The filmmaker in me, the little girl in me, the stepmother of a 16 year-old cowboy in me, all stepped back in wonderment of the realization that somehow they had collectively pretended away the need for this kind of empowering, mainstream mythological touchstone. And now, they, we, were struck by the question of how we had ever gotten this far without it.

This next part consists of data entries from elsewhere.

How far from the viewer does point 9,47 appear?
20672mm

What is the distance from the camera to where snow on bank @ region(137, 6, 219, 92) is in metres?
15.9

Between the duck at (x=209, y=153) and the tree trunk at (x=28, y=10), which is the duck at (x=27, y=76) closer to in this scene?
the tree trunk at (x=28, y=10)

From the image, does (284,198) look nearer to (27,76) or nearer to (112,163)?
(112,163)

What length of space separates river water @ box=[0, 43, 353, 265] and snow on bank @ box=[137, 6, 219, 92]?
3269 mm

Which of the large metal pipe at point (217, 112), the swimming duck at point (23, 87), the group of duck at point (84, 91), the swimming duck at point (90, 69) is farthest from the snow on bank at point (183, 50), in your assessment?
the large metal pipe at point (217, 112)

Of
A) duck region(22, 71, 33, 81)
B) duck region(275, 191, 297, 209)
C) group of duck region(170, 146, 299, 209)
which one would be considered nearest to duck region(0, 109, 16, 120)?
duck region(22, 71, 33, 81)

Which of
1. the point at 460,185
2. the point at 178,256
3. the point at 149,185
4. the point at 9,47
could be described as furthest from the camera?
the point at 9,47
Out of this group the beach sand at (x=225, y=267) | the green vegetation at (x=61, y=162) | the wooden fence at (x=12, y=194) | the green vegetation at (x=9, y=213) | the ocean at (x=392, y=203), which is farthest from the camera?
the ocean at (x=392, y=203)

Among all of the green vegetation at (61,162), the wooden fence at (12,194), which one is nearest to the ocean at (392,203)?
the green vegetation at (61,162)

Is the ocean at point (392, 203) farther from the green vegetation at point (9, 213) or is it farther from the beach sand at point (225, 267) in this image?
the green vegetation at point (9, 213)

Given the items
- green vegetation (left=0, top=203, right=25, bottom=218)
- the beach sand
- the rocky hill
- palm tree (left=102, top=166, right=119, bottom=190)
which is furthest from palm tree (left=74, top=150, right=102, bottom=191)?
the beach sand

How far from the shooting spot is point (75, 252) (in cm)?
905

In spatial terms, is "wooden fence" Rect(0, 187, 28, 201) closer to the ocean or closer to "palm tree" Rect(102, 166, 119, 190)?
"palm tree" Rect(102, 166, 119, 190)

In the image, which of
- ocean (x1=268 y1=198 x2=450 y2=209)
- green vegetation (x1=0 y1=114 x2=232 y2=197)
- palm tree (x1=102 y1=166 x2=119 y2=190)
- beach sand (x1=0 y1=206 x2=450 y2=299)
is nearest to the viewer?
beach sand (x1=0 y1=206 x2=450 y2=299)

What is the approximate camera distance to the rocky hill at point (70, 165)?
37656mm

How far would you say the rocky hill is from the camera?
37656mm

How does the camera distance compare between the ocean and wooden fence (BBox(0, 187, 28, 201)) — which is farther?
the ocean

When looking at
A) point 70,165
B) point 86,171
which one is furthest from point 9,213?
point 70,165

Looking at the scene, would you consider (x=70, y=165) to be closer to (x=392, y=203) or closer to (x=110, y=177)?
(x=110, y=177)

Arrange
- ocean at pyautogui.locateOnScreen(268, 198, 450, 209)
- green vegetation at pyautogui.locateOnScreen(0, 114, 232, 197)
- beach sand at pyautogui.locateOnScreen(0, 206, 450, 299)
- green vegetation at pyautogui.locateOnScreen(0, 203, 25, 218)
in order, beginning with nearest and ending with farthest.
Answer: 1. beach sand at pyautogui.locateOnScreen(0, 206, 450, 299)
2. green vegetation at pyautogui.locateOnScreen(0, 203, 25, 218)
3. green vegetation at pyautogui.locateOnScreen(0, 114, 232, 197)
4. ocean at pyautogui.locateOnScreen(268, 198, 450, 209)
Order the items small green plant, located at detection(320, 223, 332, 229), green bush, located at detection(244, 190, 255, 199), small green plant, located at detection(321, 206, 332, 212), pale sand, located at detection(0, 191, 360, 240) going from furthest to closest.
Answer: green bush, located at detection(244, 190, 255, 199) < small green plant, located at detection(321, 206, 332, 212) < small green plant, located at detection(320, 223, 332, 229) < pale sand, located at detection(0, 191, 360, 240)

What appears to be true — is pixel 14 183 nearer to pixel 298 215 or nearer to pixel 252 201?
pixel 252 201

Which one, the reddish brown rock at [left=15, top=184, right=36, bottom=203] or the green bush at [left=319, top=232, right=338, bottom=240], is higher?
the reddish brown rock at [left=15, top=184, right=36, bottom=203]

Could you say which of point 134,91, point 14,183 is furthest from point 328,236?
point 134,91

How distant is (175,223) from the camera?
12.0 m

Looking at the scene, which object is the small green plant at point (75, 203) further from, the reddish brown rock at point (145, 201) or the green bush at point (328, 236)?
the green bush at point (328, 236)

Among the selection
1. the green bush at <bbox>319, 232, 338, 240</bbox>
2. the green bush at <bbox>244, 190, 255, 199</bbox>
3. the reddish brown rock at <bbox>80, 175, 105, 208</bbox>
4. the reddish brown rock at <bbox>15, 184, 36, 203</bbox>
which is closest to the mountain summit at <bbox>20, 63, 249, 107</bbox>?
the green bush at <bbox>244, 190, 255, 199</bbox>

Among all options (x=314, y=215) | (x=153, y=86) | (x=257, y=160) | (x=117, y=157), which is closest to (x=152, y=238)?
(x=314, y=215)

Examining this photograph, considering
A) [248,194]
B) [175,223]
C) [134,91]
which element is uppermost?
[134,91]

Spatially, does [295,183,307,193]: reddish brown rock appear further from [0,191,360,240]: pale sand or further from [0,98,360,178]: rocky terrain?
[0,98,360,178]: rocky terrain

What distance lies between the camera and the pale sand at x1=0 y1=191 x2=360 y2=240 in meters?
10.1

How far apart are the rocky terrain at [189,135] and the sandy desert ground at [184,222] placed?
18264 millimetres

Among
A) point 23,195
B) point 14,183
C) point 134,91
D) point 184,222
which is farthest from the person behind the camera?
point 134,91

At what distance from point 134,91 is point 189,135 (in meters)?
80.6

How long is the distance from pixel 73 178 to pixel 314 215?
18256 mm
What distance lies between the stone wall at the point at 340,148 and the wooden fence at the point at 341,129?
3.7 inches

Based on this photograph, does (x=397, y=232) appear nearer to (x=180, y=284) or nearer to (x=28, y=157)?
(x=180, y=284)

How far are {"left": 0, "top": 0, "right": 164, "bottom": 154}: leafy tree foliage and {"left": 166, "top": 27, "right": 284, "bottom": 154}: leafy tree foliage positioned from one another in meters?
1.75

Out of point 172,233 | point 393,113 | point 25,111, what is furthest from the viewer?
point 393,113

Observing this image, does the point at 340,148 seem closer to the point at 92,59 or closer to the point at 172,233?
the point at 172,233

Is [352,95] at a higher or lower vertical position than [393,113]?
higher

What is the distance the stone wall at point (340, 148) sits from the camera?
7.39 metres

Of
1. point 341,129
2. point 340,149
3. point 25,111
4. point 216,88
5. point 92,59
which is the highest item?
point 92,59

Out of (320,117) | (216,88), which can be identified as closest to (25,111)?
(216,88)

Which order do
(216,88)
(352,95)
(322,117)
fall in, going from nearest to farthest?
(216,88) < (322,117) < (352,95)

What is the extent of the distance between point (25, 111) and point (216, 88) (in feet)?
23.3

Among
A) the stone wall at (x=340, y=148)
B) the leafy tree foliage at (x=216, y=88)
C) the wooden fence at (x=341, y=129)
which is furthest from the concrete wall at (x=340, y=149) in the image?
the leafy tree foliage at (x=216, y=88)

I suppose for me, the answer had always been found in seeking the mythology closer to home, closer than Hollywood. Looking for my heroes in friends and matriarchs, paintings and books, in women who have risked and conquered, in my sisters in arms, in my mothers in arts, in all of those who have persisted. 

Despite this, I spent many years answering questions about "being a female DP", about “being a female director” and "how it was different" or “exceptional” or “hard”. The stories I would tell - myself and others – as though willing them to be true - were about it not mattering, about not noticing a difference, about not feeling held back. Surrounded predominantly by men, I had grown so accustomed to the gymnastics of proving myself  that my perspective had skewed. I remained unaware of any ceiling above me with the same beguiled ignorance that had once explained my lack of understanding of the universe below the sea.

Yesterday, in an instant, bathed in blue light of an epic battle on a 3D screen, I felt the illusion drop out from beneath me with a thud. I did not know there was a ceiling because I had never thought to look up. How had that happened? Was I simply grateful for the floor I had found myself standing above, or below? Did I think I had been looking up, when I was only looking forward? Perhaps it felt so different from looking down that I was certain I was getting somewhere. I felt no vertigo. It was sufficient. I was doing fine.

When along comes this battle cry bundled up in a DC comic movie, and in one blistering moment, one explosive wrist cross, (a gesture so often implied as a pose of restraint, an emblem of captivity and subjugation, now alchemically inverted like a spell reversed) I recognized that damn glass ceiling, because I heard it break. By the grace of those who have wielded that hammer, who have scythed the path to clear a way to the ladder itself, it was only here, standing at the head of that uncovered trail, that I realized the journey I was on could lead to a place with a view I could have never imagined. A view I had never asked to see. The credits rolled. I caught my breath, and looked up.

We stepped out of the theater into the blinding West Texas sun. “It was a pretty great,” said Stetson, smiling.  

My mind raced. I considered the launch point coordinates into my imminent lecture, the historic implications of what we had just seen, what it meant and why it mattered and then - I looked up at this smiling kid, awash in the glow of a great movie and grinned right back at him. I sucked in a deep gasp of dry air and exhaled it out with gratitude, into a world where a woman can be a superhero, in a box office blockbuster, directed by a woman, who in her own right is a superhero, and in the life of this movie-loving-16-year-old kid, that’s not going to be a big deal anymore.  For him it’s just the way it is.  Because of films like this, directors like this, women like this, there’s a generation coming that will think this is just the way it’s always been. That will be a kind of mythology too, but damn if it isn’t a story I look forward to telling.